Senior Whitehall sources said the proposal was discussed at a meeting on Wednesday as part of the review of international travel, which saw the Balearic Islands demoted to the amber list only a fortnight after turning green.
Insiders with knowledge of the discussions said the recommendation to move France from amber to red, requiring all arrivals to undergo hotel quarantine for 10 days, was based on an analysis by the Joint Biosecurity Centre (JBC).
Officials are said to be alarmed about the prevalence of the beta, or South African, variant in the country, which is said to be significantly higher than levels globally.
But others with knowledge of the meeting said there were "mixed opinions" about how to deal with the situation, with ministers agreeing to monitor it closely.
The JBC and the Department for Health have been asked to "interrogate" data coming out of France. A number of meetings are expected to take place in the coming days, with sources signalling on Thursday night that the situation could be discussed at a meeting of the Covid-O Cabinet sub-committee as early as Monday.
Coronavirus France Spotlight Chart – Cases default
It is thought that Boris Johnson will be reluctant to place France on the red list, having warned of a disruptive impact on trade and supply chains when faced with similar calls in March.
Approached for comment, government sources stressed that they did not expect any decision to be taken "imminently", adding that the data needed to be analysed in more detail.

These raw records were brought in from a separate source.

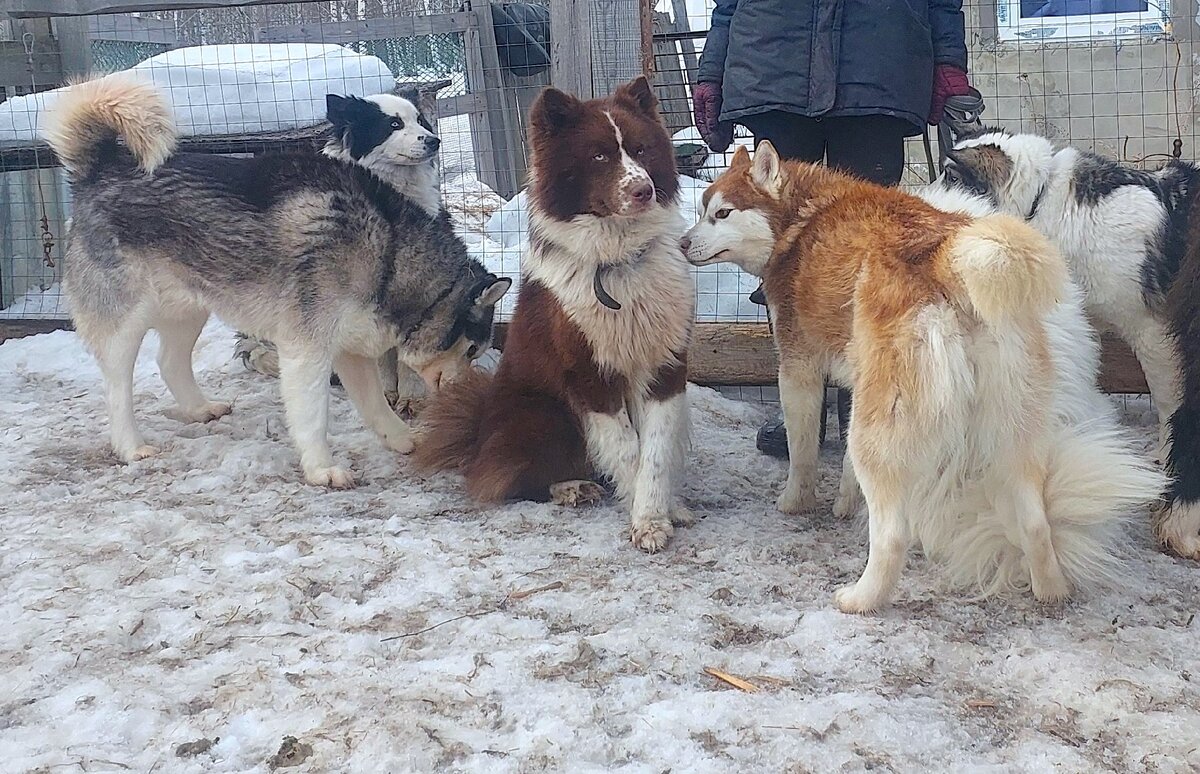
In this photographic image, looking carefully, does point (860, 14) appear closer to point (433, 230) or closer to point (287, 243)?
point (433, 230)

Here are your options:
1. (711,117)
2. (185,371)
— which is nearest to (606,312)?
(711,117)

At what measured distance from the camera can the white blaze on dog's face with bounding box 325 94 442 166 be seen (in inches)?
195

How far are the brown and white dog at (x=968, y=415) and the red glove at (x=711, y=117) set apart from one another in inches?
57.7

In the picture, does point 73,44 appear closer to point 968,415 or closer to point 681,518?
point 681,518

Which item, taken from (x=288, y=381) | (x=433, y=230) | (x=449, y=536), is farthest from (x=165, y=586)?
(x=433, y=230)

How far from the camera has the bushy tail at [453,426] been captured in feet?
13.5

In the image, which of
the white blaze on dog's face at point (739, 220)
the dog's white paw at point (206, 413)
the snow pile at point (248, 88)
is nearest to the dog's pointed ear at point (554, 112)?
the white blaze on dog's face at point (739, 220)

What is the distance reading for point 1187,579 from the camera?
2994 millimetres

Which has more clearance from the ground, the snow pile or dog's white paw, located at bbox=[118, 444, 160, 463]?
the snow pile

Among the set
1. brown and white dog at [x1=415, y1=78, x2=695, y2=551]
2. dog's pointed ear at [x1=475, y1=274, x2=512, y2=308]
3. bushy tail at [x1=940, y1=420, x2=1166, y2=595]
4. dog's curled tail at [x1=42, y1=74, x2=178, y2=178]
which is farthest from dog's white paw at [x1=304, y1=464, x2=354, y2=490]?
bushy tail at [x1=940, y1=420, x2=1166, y2=595]

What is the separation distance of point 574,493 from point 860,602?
148 centimetres

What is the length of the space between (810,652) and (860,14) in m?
2.65

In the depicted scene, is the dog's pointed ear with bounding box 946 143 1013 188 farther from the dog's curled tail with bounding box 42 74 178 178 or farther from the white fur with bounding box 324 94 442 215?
the dog's curled tail with bounding box 42 74 178 178

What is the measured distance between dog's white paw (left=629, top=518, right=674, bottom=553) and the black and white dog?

The number of recorded beta cases in France remains well below the peak seen in May, with the country’s overall case rates remaining low at 46.5 per 100,000. Almost 50 per cent of French adults have been fully vaccinated.
However, sources have told The Telegraph that ministers and officials are alarmed at the prospect of the variant being reseeded in the UK this summer, as it is believed to be more resistant to vaccines than several other strains.
"They are worried about the South African variant because they think it escapes the vaccine, although they don’t have evidence of that yet," a well-placed figure said. "It appears to be why a lot of countries in Africa and the Middle East are on the red list despite low prevalence rates."
Others in the Government believe that as the delta variant continues to take hold across Europe, its greater transmissibility will mean other strains fall in prevalence, reducing the argument for putting France on the red list.
Travel countries on the red, green and amber list
Alternatively, if the beta variant continues to spread, it has been suggested the Government could issue guidance to holidaymakers asking them to consider the risks of travelling to France.
It comes just 24 hours after ministers were accused of throwing holiday plans for tens of thousands of young Britons into disarray by announcing that Ibiza, Mallorca, Menorca and Formentera would lose their quarantine-free status from Monday.
The British Virgin Islands will also be demoted to the amber list, despite only being put on the green list at the end of June.
Other changes include Bulgaria and Hong Kong going green, while Croatia and Taiwan will be added to the green watch list. Travel experts described the change to Hong Kong’s status as "pointless" because the territory requires Britons to quarantine on arrival.
Cuba, Indonesia, Myanmar and Sierra Leone will be added to the red list, meaning 10 days of isolation in a quarantine hotel are mandatory.